Can ‘The Claw’ save your putting stroke? Here are examples you can copy
The “claw grip” was once a borderline blasphemous phrase in the golf world, a desperate hold for poor souls searching for something—anything—to help them survive on the greens. Look around the PGA Tour now, however, and the story couldn’t be more different. It’s safe to say that the putting style has made its way into the mainstream.
Mark O’Meara, Chris DiMarco and Mark Calcavecchia were the earliest pioneers of the method, but the style really gained steam in 2011, after Sergio García jumped from 131st in Strokes Gained Putting to 26th, and then to 10th in his first two full seasons following the switch.
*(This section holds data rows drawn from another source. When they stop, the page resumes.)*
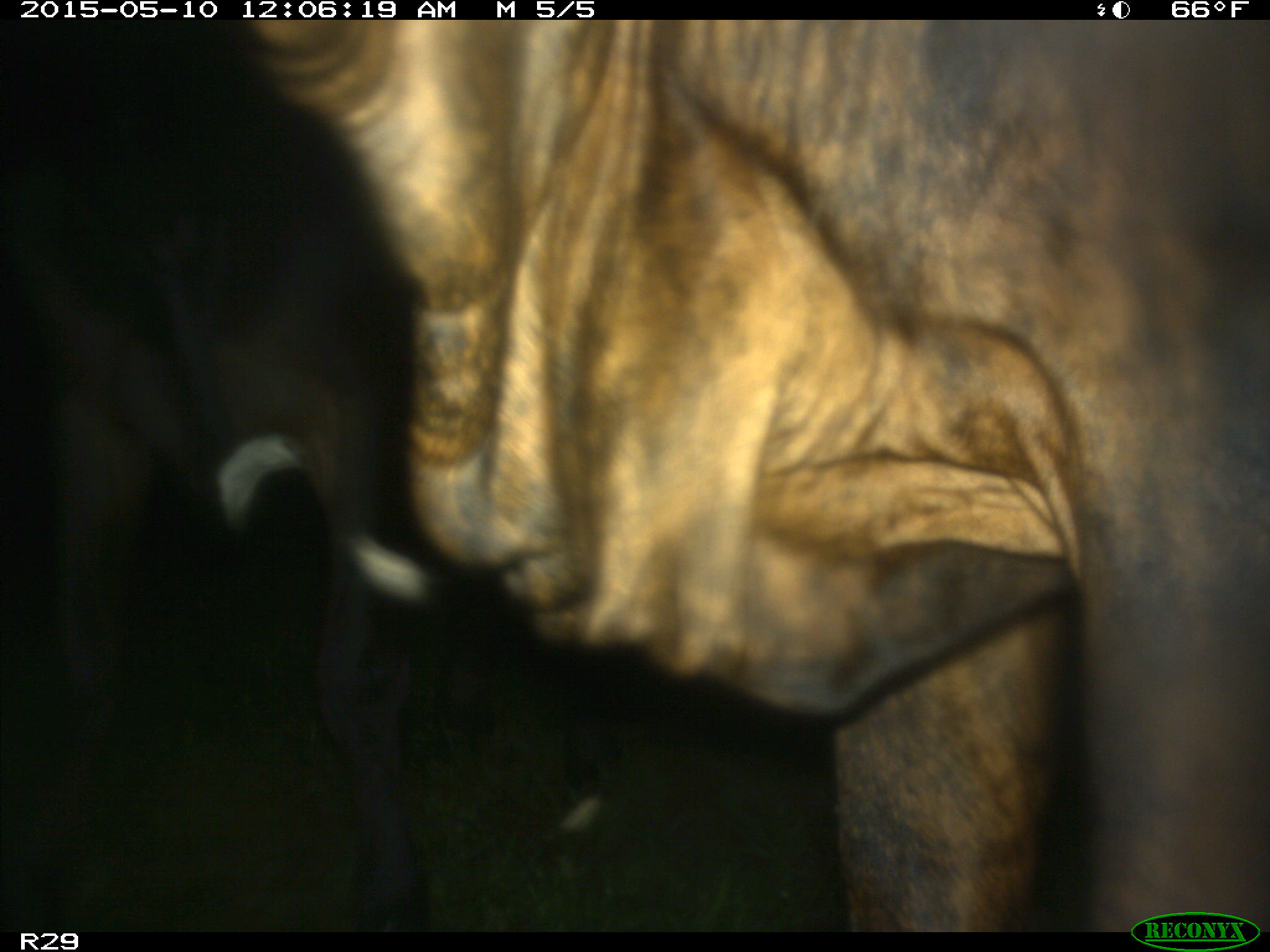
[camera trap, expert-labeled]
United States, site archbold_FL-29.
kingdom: Animalia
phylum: Chordata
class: Mammalia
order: Artiodactyla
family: Bovidae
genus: Bos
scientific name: Bos taurus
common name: domestic cow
Bos taurus (domestic cow).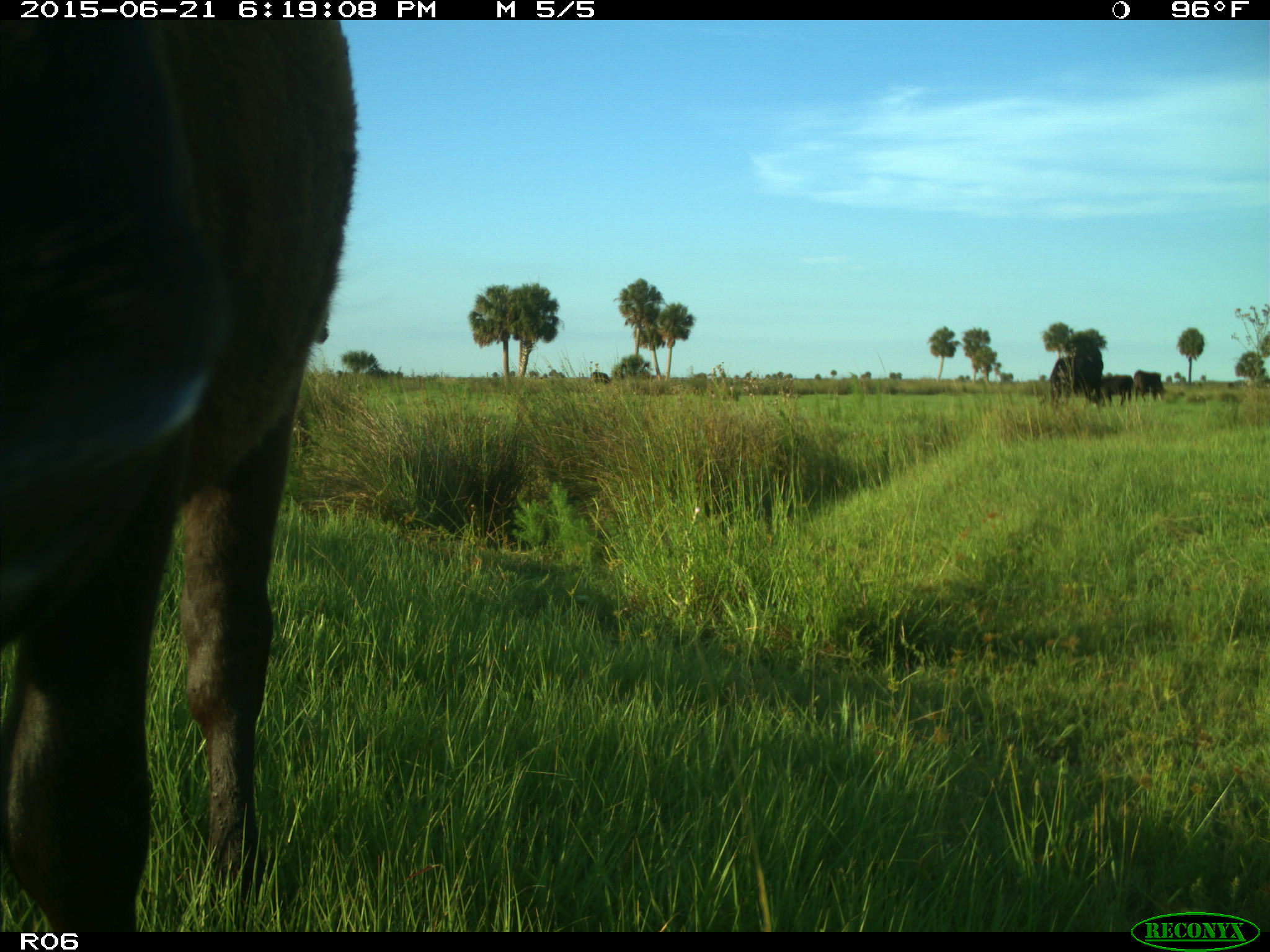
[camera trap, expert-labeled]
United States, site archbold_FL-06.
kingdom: Animalia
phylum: Chordata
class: Mammalia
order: Artiodactyla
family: Bovidae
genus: Bos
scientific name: Bos taurus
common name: domestic cow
Bos taurus (domestic cow).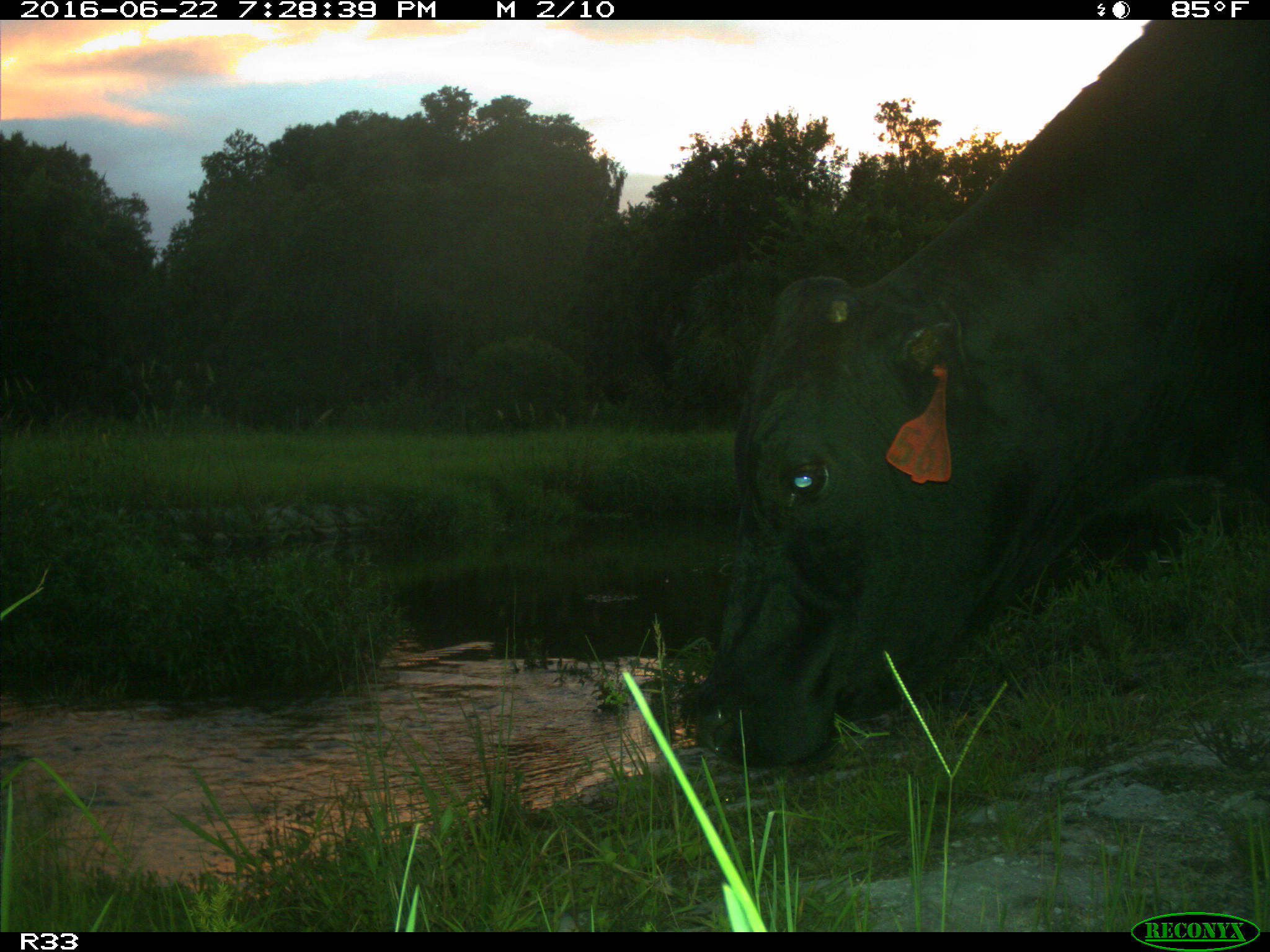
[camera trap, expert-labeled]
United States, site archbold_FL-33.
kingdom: Animalia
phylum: Chordata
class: Mammalia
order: Artiodactyla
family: Bovidae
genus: Bos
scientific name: Bos taurus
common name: domestic cow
Phil Mickelson employed the method, as did Justin Rose during his ascent to World No. 1. Webb Simpson won the 2018 Players Championship using the claw grip and arm-lock method, while the claw helped 2018 Ryder Cup hero Tommy Fleetwood vault up the OWGR.
How does the claw work?
It’s pretty simple. Golfers place their lead hand on the club at the top of the grip in a conventional style, then cock their trail hand so it sits open, with the grip running between the thumb and the index finger. By placing your right hand in this contorted, slightly awkward position, it effectively neutralizes that hand’s ability to manipulate the putterhead. The grip is ideal for golfers who tend to pull their putts due to too much right-hand action in their stroke. With the right hand in what GOLF Hall-of-Fame teacher Dave Pelz calls a “passive” position, it adds stability without any excess manipulation of the putterhead.
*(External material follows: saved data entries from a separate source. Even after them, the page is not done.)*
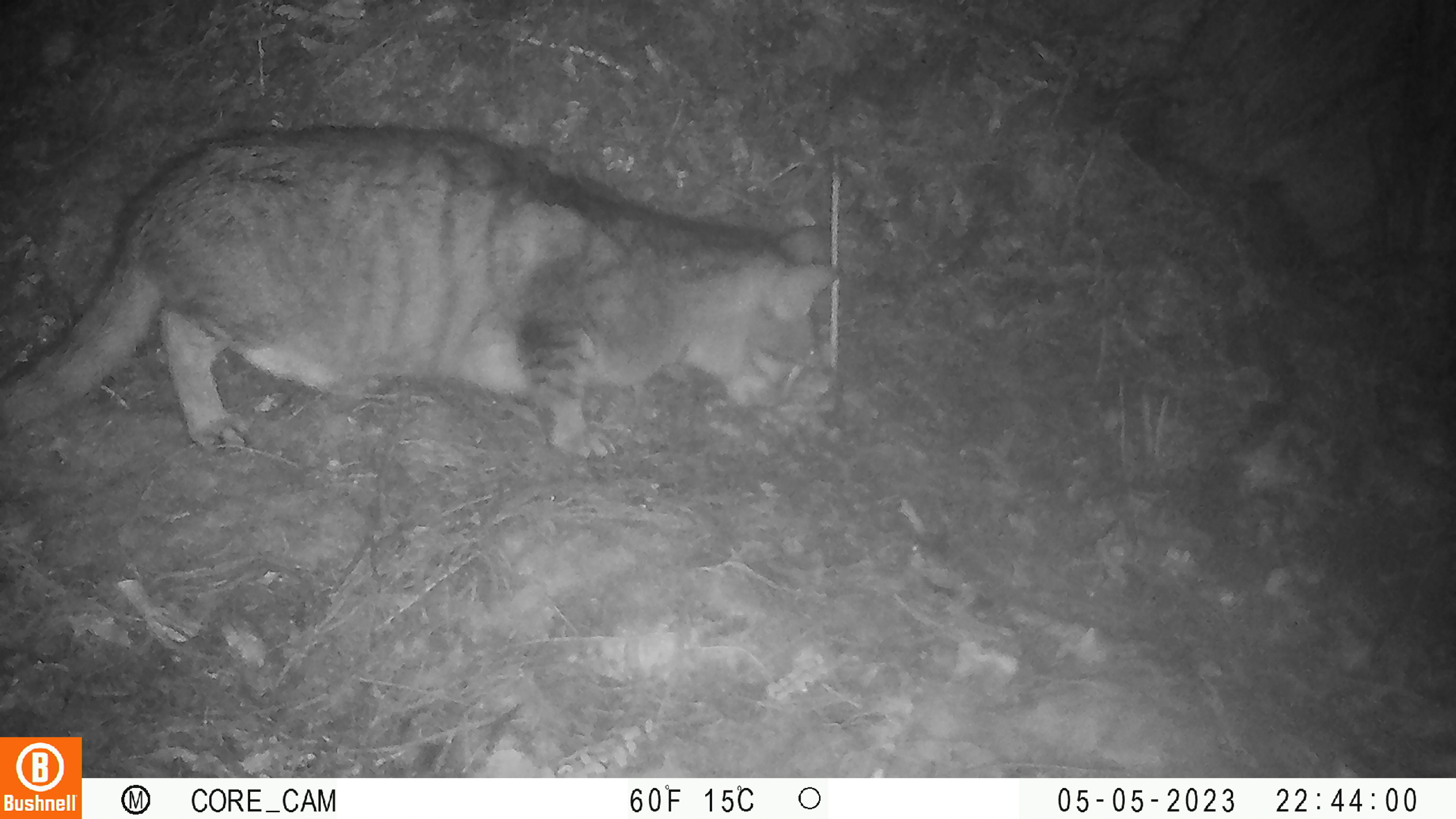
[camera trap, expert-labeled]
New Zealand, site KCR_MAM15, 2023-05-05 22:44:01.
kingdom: Animalia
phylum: Chordata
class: Mammalia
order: Carnivora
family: Felidae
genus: Felis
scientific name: Felis catus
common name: domestic cat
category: cat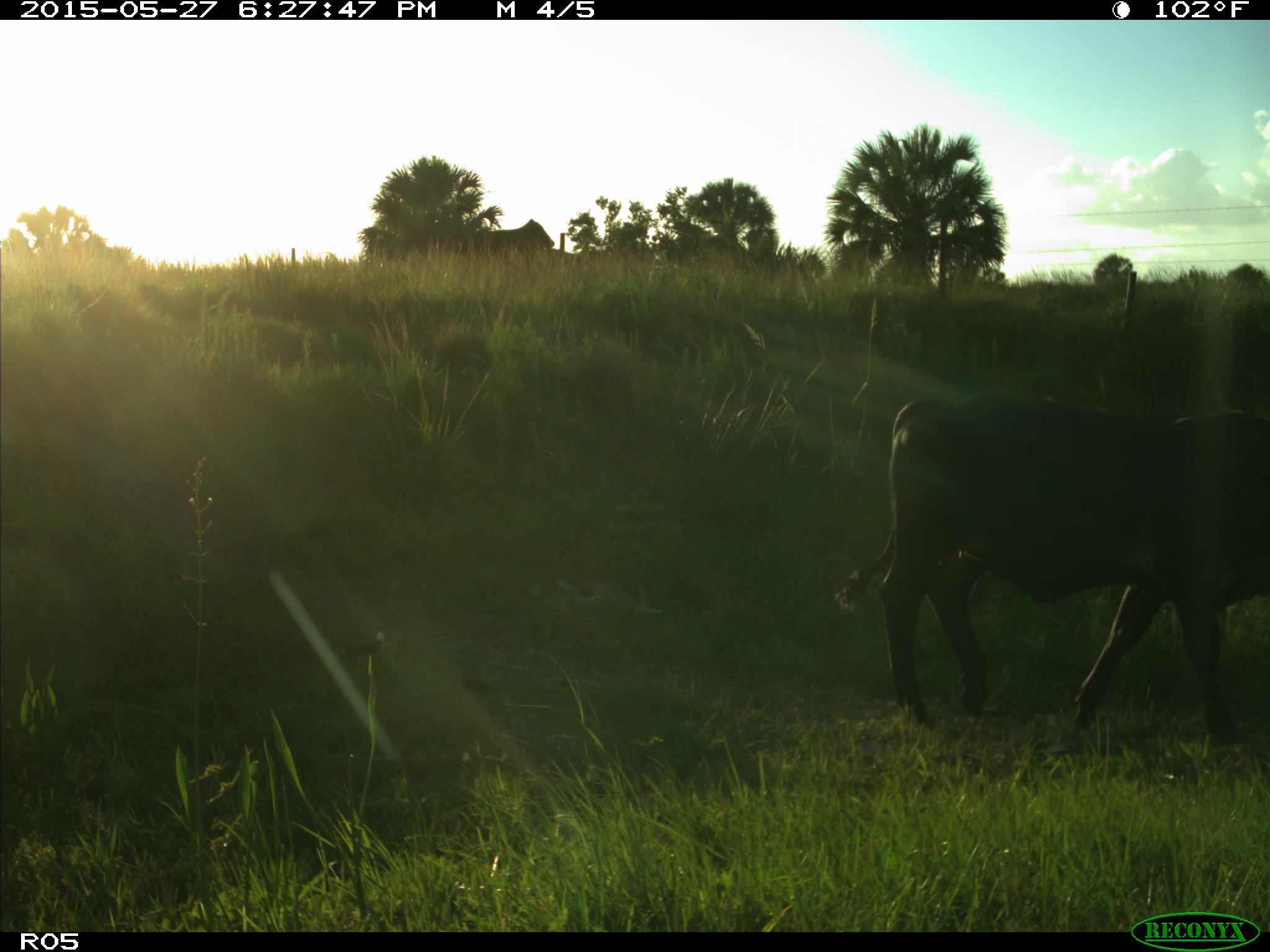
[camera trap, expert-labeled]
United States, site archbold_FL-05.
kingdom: Animalia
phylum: Chordata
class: Mammalia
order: Artiodactyla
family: Bovidae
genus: Bos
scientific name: Bos taurus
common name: domestic cow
“The claw was something that I just felt more comfortable with for some reason,” says Justin Rose. “It took a lot of nitpicking away from my stroke. It’s allowed me to focus on other aspects of putting.”
Rose uses a more traditional version of the claw (if there is such a thing), in which the trail hand rests on the front of the grip. But there are lots of different variations. Tommy Fleetwood’s “pencil” approach involves resting the trail-hand index finger along the right side of the grip, which helps push the putterhead down the line.
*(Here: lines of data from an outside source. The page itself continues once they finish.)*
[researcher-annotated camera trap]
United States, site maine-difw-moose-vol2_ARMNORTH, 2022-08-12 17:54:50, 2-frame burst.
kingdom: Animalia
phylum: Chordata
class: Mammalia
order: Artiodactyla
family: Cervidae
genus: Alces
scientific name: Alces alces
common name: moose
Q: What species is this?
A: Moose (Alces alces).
“It got rid of a lot of the putterface rotation I was struggling with,” admits Fleetwood.
But it’s Ollie Schniederjans who boasts the most unique variation. The Georgia Tech product keeps his right hand in a bunched position, gripping the club using only the fingertips of his right hand to keep his grip pressure light. “On short putts, my grip pressure is probably a 1 out of 10,” Schniederjans says. “I used to think about my putting a lot. Now, it’s not an issue at all.”